Artan faria história como o primeiro cidadão de seu país a apitar uma Copa do Mundo, mas foi impedido de entrar nos Estados Unidos no último sábado (6).
Eleito o melhor árbitro masculino da África em 2025 e integrante do quadro da Fifa desde 2018, o profissional de 34 anos acabou barrado no Aeroporto Internacional de Miami. O Serviço de Alfândega e Proteção de Fronteiras dos EUA alegou “questões de verificação”, sem detalhar os motivos, embora o árbitro possuísse visto válido.

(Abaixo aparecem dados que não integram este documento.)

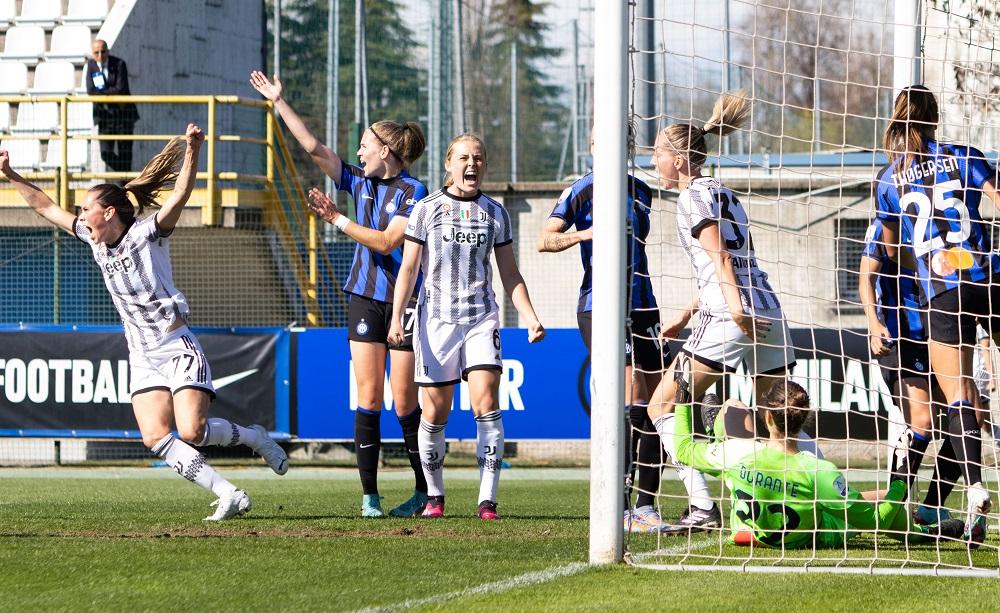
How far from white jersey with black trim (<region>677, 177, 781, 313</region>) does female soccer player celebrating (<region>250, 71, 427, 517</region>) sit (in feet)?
5.57

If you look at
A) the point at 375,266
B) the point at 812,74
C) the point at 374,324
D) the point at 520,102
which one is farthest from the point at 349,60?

A Somália integra a lista de nações afetadas pelas restrições de viagem da política de imigração do governo Trump. Em nota divulgada na segunda-feira (8), a Fifa confirmou a exclusão de Artan do torneio, reiterando que não interfere nos processos migratórios dos países-sedes.
A decisão gerou indignação global. O assessor do Ministério da Juventude e Esportes da Somália, Ciise Aden Abshir, lamentou o ocorrido e afirmou que a medida prejudica o espírito de fair play.

No desembarque, Artan agradeceu ao apoio recebido e declarou: “Prometo-lhes que estarei presente na próxima edição”. O governo norte-americano não se manifestou sobre o caso.